Acontece que os projectos grandiosos de natureza pública não se constroem assim, ao arrepio das mais elementares regras da transparência e do rigor, da partilha e sã cumplicidade estabelecida com os nossos concidadãos, e de cujo incumprimento não nos parece que preocupe ou afecte minimamente esta Câmara Municipal.
De facto, proporem-se apresentar um projecto que vai custar ao erário municipal alguns milhões de euros, hipotecando de forma imoral as gerações futuras, sem a apresentação prévia de um único documento justificativo de suporte, deve constituir um caso absolutamente singular no panorama nacional, que nos dá boa conta do respeito e consideração que estes senhores têm pelos lamecenses.
Tenho para mim que a apresentação de um projecto desta natureza deve ser sustentado com informação bastante, que nos dê uma ideia fidedigna do que se pretende, e como se pretende, realizar. Ou seja, é necessário que nos seja apresentado um conjunto de elementos esclarecedores sobre o projecto, nomeadamente:
a) Uma explicação fundamentada sobre a prioridade política do projecto, capaz de nos demonstrar que esta é uma iniciativa de importância inquestionável para Lamego, não pondo em risco as infra-estruturas municipais e nacionais já existentes na nossa cidade, como são os casos do pavilhão Álvaro Magalhães e o Complexo Desportivo de Lamego;
b) Um estudo de viabilidade económica do mesmo, uma vez que não é aceitável, no quadro das exigências actuais para projectos desta envergadura, que se embarque numa aventura desta natureza, sem possuirmos nenhuma base credível que nos garanta a sua viabilidade e sustentabilidade;
c) Justificação fundamentada da opção pela localização escolhida, e das alternativas encontradas para os “eventos” que tradicionalmente utilizam aquele espaço, sabendo-se que alguns estão umbilicalmente ligados àquela zona da cidade como, por exemplo, as instalações de divertimentos durante as festas em honra de Nossa Senhora dos Remédios;
d) Apresentação dos custos estimados para a concretização desta obra, e muito especialmente, com a descrição da engenharia financeira que vai ser utilizada para garantir o respectivo financiamento;
e) Uma descrição clara dos procedimentos e suportes legais utilizados para a boa execução do projecto, com estimativa dos prazos de realização da obra;
f) Finalmente, é necessário que nos informem sobre o modelo de gestão que será adoptado, e sobre os custos que recairão sobre a manutenção futura do empreendimento, para assim nos sentirmos habilitados a dar uma opinião correcta sobre este projecto, na sua relação custo/benefício.

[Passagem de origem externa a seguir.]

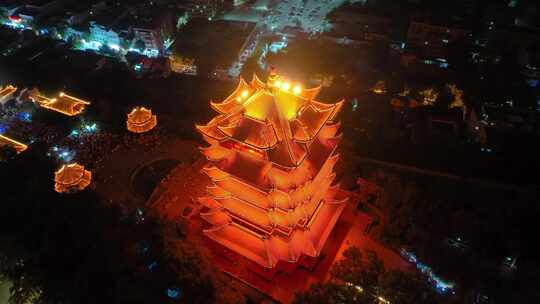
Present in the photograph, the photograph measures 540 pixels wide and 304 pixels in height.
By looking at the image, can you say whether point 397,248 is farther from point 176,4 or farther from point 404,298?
point 176,4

É o mínimo que se deve exigir, em defesa do bom-nome e da transparência das nossas instituições políticas locais.

Agostinho Ribeiro

quinta-feira, 21 de junho de 2007

E lá vão mais três empréstimos…


A última sessão da Assembleia Municipal de Lamego, que ocorreu na passada segunda-feira, voltou a ser pródiga na tradução numérica do que realmente tem motivado a acção deste executivo.

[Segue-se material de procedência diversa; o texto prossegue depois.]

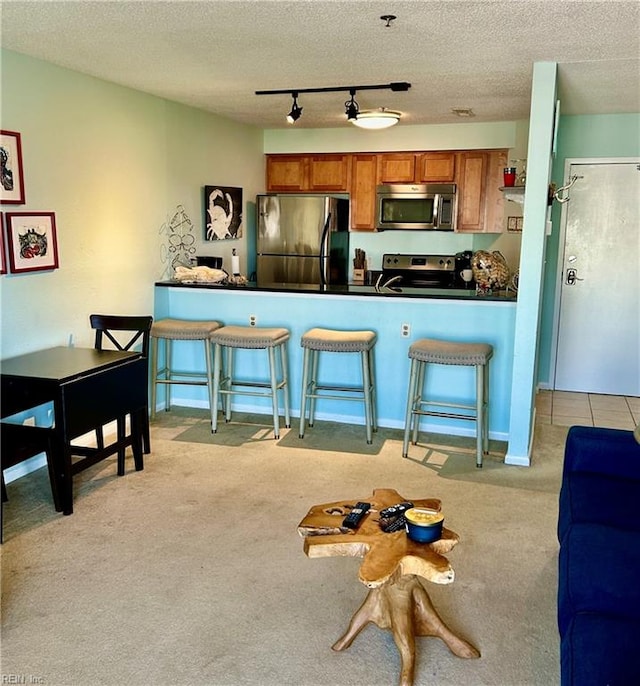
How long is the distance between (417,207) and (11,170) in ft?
12.4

De facto, estes senhores não param de nos surpreender pelas formas mais extraordinárias e rocambolescas que tentam inventar, para assegurarem os encaixes financeiros necessários à concretização dos seus projectos, procurando fugir às teias legais que lhes impõem determinados condicionalismos, mas que teimam em tentar contornar.
Explicando-me melhor – como a Câmara já está muito perto do esgotamento legal da sua capacidade de endividamento, este executivo tenta arranjar esquemas de engenharia financeira que mais não são que subterfúgios mal engendrados para disfarçarem estas verdadeiras pretensões de contraírem mais empréstimos bancários e, em consequência, onerarem ainda mais a nossa já débil situação financeira.

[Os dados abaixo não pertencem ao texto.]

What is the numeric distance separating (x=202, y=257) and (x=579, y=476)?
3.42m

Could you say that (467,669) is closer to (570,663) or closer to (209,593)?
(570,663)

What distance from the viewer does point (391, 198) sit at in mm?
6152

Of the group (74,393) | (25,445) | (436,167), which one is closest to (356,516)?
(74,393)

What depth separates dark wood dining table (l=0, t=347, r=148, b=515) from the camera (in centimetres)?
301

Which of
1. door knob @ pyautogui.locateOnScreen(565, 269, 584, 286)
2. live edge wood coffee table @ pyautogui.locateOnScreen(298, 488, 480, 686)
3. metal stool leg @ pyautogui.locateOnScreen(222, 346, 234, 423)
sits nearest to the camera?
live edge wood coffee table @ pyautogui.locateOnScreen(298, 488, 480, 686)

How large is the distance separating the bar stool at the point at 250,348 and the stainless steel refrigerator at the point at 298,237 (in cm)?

E ainda têm a desfaçatez de se auto-elogiarem, dizendo que isto é que é uma boa gestão e que agora sim, é que as coisas estão no bom caminho. Fantástico! Mais que duplicam os encargos municipais, aproximando-se perigosamente dos limites legais de endividamento, pondo em causa a sustentabilidade futura do município lamecense, e o seu/nosso bom-nome, mas pavoneiam-se alegre e inconscientemente, lá do alto das suas vaidades de polichinelo, espalhando que agora é que é, agora é que vêm aí as obras que antes se não fizeram.
Cá para mim, também me parece que seria uma grande burrice fazerem-se obras que já estão feitas, do mesmo modo que considero ser uma grande falta de seriedade dizer-se que nada se fez nos mandatos anteriores. Mas como gostamos, ao que parece, de só “ver” o que nos dá jeito e esquecer o que não nos interessa, cada um fará o seu juízo sobre o que verdadeiramente importa realizar na cidade e no concelho de Lamego.
Mas temo bem que as obras de maior exigência financeira que agora se pretendem executar, como é o caso do Pavilhão Multiusos, se revelem absolutamente desnecessárias e, sobretudo, em completa subversão das prioridades que deveriam ser seriamente acauteladas, em nome do interesse público de Lamego.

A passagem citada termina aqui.